Donizetti may sometimes have fallen back on routine writing
but there are always nice melodic turns and even thrilling
orchestration. La Figlia del Reggimento is no exception,
rather this is one of his most charming pieces. Since it
was first performed in Paris the original libretto was in
French, but was soon translated into Italian; this is the
version used here.
Compared to works like L’elisir d’amore, Lucia di Lammermoor and Don
Pasquale there are fewer well-known numbers. That said,
Tonio’s aria near the end of the first act (CD1 tr. 13) – the
one with the nine high Cs that Pavarotti recorded so memorably
at the beginning of his career – and Maria’s second act
aria (CD2 tr. 6) should be immediately recognised. There
is also a riveting trio a little later in that act (CD2
tr. 9) that shows Donizetti’s melodic genius in all its
glory. To make up for the few pure arias there are quite
a number of ensembles: duets, trios and even larger gatherings.

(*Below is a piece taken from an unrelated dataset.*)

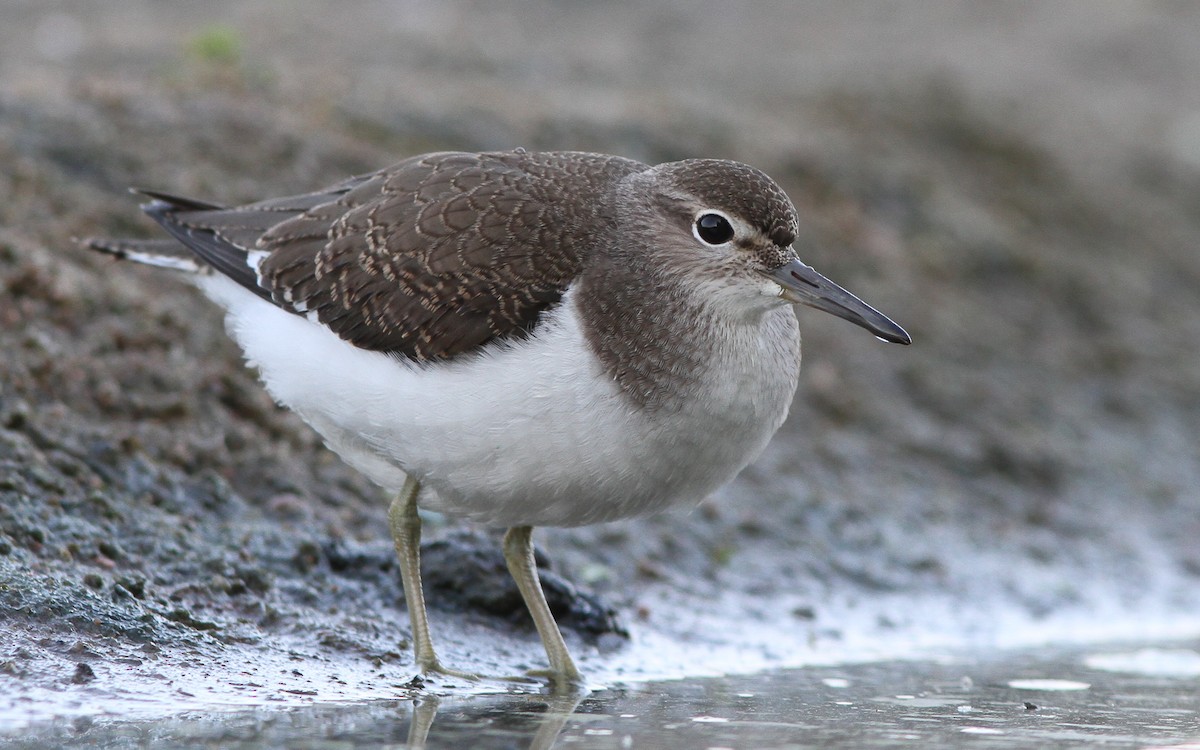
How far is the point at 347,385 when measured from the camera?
6.64 m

There are also a number of recitatives, accompanied by
a fortepiano. In a second act trio (CD2 tr. 4), to begin
with, the singing is also accompanied by the piano.
On stage in a colourful and well directed production La Figlia
del Reggimento can be a great success, provided the
soprano and tenor are good looking and have good voices.
That latter criterion is even more important in a sound
recording. The two leading singers on this recording in
the main fulfil their far from easy tasks with credit.
Maria Costanza Nocentini in the title role is technically
accomplished. After a somewhat hesitant start she grows
into the role. She has a quick, quite prominent vibrato
and the tone is rather acidulous, which makes her seem
to lack warmth. I don’t know what she sounds like in the
flesh – microphones can sometimes exaggerate certain features
in a voice – but she is scheduled to be Violetta in Stockholm’s
new Traviata, which will be premiered in January.
Then I will be able to assess her even better. On this
hearing she seems to be a good vocal actor but in the aforementioned
trio (CD2 tr. 4) she manages to produce some really nasty
off-pitch singing – intentionally of course. She has sung
in many leading European opera houses for a good decade – and
even in Japan. Born in Florence, like his soprano colleague,
tenor Giorgio Casciarri’s career has been even more far-flung,
including also the Metropolitan in New York. His is not
the most ingratiating of lyric tenor voices, even though
he can produce a mellifluous piano if he wants.
He is, like his Maria, a bit hard of tone and the voice
isn’t as easily produced as some of his present-day colleagues.
He manages this testing role quite well however, including
the notorious high Cs, but it has to be said that he gets
through it more through hard work than with the almost
casual elegance of Pavarotti. Some of the singing is strained
and not all the Cs are hit plumb in the middle. As Sergeant
Sulpizio, bass Luciano Miotto sports a rounded, sonorous
voice and he is a lively and elegant singer, quite possibly
the best in the whole cast. Eugenio Leggiadri-Gallani also
has a fine deep voice and if this production is anything
to go by, it is well provided with talented deep voices.
The young Milijana Nikolic employs her fruity mezzo to
good effect as La Marchesa.
The self-evident recommendation is still the Decca set
from the 1960s with Pavarotti and Sutherland in ravishing
form. I wonder
if it will ever be surpassed – it definitely isn’t by this
issue. Still, retailing at budget price and with almost all-Italian
forces – Nikolic being the exception – it could be an acceptable
alternative for someone wanting this opera in Italian garb.
The Decca is sung in the original French.